You can use reduce to generate a map of PostId with its frequency.

function mapFrequency(data) {
     return data.reduce((map, datum) => {
        if (map[datum.postId]) {
          map[datum.postId] += 1;
        } else {
          map[datum.postId] = 1 
        }
        return map;
        
     }, {})
}

This function will create an object with keys as postId and value as its frequency.

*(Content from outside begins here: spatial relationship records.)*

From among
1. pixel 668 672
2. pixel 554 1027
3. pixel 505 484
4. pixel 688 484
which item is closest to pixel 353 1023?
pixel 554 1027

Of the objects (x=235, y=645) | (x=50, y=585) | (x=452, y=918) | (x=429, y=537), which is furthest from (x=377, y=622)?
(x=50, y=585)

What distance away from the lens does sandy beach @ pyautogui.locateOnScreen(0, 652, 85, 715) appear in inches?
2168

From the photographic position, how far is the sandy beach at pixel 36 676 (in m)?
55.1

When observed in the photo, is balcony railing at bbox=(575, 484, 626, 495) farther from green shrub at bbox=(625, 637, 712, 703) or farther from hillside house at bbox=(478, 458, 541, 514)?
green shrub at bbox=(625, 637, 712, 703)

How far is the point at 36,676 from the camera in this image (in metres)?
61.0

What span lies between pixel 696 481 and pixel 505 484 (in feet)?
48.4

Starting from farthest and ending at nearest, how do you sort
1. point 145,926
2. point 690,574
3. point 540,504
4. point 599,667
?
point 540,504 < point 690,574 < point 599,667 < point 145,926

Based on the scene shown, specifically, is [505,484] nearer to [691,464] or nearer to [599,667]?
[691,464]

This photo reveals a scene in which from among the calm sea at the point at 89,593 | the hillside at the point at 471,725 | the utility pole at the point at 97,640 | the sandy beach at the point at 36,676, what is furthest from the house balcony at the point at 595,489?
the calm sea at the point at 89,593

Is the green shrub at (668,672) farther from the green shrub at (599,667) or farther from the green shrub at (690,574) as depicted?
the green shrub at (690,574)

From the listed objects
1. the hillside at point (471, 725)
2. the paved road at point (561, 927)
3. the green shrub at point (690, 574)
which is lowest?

If you want to generate an array as in your sample, you can then do

 const frequencies = mapFrequency(data);
 const result = Object.keys(frequencies).map((id) => {
   return {
      PostId: id, 
      frequency: frequencies[id]
   }
  });

1 Comment

Thank You for your help : )
1

With reduce you can do something like this:

const na = data.reduce((acc, el) => {
  acc[el.postId] = acc[el.postId] ? acc[el.postId] + 1 : 1;
  return acc;
}, {});

Pretty much the same as @sonEtLumiere suggested, but with reduce

1 Comment

thank you..this is how i wanted ..I just wanted to know that can I use map on your answer to get the result in the form of {postId: postIdNumber,frequency: frequencyOfPostId}?